Thursday, December 31, 2015
Skepticism 101 With Dr. Carl Sagan
I first read Carl Sagan’s classic book “The Demon Haunted World: Science as a Candle in the Dark” after returning to the United States from a Christian missionary boarding school in Germany. I had been there for two years and, before starting my journalism studies, I needed to inject a healthy dose of skepticism in my worldview diet.
Sagan’s book struck me like a lungful of fresh ocean air. There are many thinkers who inspire me with their poetic praise of skepticism and rational thinking (Thomas Paine and Baruch Spinoza come to mind). Sagan was perhaps the 20th Century’s greatest advocate of reason.
I recently revisited Sagan’s book over Christmas vacation, and I was impressed yet again by the beauty of the prose, the precision of the arguments and the staying power of a science book first published in 1997.
Sagan advocates the application of the scientific method to the majority (if not entirety) of problems and propositions that face us. He maintains that the method of science is applicable to those big questions that have been traditionally viewed as the territory of religion and God. But Sagan’s approach is not a cold, surgical one.
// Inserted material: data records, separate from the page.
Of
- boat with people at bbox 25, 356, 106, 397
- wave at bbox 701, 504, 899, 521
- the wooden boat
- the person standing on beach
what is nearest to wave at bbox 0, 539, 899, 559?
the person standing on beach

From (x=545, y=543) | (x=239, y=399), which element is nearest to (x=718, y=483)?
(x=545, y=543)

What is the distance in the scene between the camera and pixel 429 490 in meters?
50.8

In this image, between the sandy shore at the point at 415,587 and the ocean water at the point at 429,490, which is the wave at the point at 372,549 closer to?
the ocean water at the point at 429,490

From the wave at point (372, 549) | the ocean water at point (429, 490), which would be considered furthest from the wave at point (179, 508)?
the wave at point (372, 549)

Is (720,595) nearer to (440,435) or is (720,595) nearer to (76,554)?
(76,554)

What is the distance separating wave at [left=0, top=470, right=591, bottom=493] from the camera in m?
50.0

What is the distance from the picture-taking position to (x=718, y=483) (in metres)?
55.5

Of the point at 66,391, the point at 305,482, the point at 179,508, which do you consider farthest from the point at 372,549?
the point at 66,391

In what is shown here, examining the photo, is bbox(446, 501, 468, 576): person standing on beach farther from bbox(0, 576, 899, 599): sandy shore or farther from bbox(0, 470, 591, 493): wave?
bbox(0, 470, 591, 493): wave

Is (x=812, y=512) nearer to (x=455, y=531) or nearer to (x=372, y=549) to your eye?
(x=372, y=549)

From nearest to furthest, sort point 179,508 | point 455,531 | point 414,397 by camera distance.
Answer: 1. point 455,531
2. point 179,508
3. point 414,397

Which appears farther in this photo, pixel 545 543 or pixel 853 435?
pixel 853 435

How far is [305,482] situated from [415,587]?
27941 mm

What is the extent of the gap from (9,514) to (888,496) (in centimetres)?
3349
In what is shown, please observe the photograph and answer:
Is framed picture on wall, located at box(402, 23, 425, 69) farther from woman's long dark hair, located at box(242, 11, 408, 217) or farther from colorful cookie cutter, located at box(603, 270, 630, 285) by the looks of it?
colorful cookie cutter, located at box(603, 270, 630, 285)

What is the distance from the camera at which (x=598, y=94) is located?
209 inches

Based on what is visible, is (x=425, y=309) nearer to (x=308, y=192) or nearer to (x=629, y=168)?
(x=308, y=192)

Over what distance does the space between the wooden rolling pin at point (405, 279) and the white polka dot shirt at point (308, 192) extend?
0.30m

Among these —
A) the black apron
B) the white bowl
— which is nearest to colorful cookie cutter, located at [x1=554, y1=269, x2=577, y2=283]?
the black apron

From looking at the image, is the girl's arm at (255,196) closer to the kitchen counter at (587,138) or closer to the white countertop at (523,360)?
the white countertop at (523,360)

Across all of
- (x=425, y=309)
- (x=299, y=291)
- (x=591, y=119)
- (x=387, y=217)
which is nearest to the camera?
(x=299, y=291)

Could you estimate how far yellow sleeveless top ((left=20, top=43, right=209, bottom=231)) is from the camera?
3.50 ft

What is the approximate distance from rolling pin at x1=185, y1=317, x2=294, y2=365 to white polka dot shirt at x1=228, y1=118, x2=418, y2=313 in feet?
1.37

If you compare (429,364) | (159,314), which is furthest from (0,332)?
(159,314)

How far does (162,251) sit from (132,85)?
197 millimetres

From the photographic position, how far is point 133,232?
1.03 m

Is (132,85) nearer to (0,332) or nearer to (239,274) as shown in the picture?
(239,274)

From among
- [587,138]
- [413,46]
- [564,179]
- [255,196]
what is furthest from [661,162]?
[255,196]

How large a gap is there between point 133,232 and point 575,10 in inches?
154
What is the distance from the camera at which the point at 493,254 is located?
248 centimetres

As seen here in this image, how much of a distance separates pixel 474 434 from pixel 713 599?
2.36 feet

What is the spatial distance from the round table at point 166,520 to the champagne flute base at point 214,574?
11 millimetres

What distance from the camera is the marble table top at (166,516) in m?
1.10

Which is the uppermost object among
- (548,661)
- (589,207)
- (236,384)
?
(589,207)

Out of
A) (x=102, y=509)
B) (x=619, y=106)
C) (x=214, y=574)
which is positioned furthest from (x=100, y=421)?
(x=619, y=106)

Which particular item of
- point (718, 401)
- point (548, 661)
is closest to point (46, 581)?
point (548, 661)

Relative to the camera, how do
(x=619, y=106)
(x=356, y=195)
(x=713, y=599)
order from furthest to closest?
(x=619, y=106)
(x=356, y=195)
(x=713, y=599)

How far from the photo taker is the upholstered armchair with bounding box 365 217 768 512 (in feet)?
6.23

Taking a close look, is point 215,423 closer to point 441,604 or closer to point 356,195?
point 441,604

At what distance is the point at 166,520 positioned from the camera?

His skepticism is inflected with wonder. “Skepticism must be a component of the explorer’s toolkit, or we will lose our way, ” Sagan writes. “There are wonders enough out there without our inventing any.”
Anyone who has read Sagan or watched his epic “Cosmos” show knows that Sagan was a man in awe of the Universe. Speaking of his parents, Sagan writes, “in introducing me simultaneously to skepticism and to wonder, they taught me the two uneasily cohabitating modes of thought that are central to the scientific method.”
Sagan has a great talent for boiling down complex and sometimes conflicting information and offering up a clear, cohesive idea. The idea that sticks with me most (and I think it's the core of Sagan's thesis) is as follows:
“At the heart of science is an essential balance between two seemingly contradictory attitudes – an openness to new ideas, no matter how bizarre or counterintuitive, and the most ruthlessly skeptical scrutiny of all ideas, old and new. This is how deep truths are winnowed from deep nonsense.”
In a different passage, he offers up this wisdom:
“If you’re only skeptical, then no new ideas make it through to you. You never learn anything. You become a crotchety misanthrope convinced that nonsense is ruling the world. (There is, of course, much data to support you.)” But, Sagan argues: “At the same time, science requires the most vigorous and uncompromising skepticism, because the vast majority of ideas are simply wrong, and the only way to winnow the wheat from the chaff is by critical experiment and analysis.”
I won’t attempt to break down and analyze the book bit by bit — that would be a fool’s errand. But this book continues to have a lasting impact on science writing, skepticism and rational thinking.
Anyone who grew up learning about intelligent design should give this a read. Anyone who claims to be a “climate skeptic” should crack open this book immediately. Anyone who thinks crop circles are evidence of extraterrestrial meddling, ditto.
There are a host of pressing issues facing humankind in the 21st Century. Climate change, depletion of natural resources, diseases, food security, clean water supply, space exploration, etc., etc., etc. These challenges are best met with the full force of a scientifically literate public. I’m no scientist and, odds are, neither are you. But for those of us concerned with these challenges, this book is a great place to start.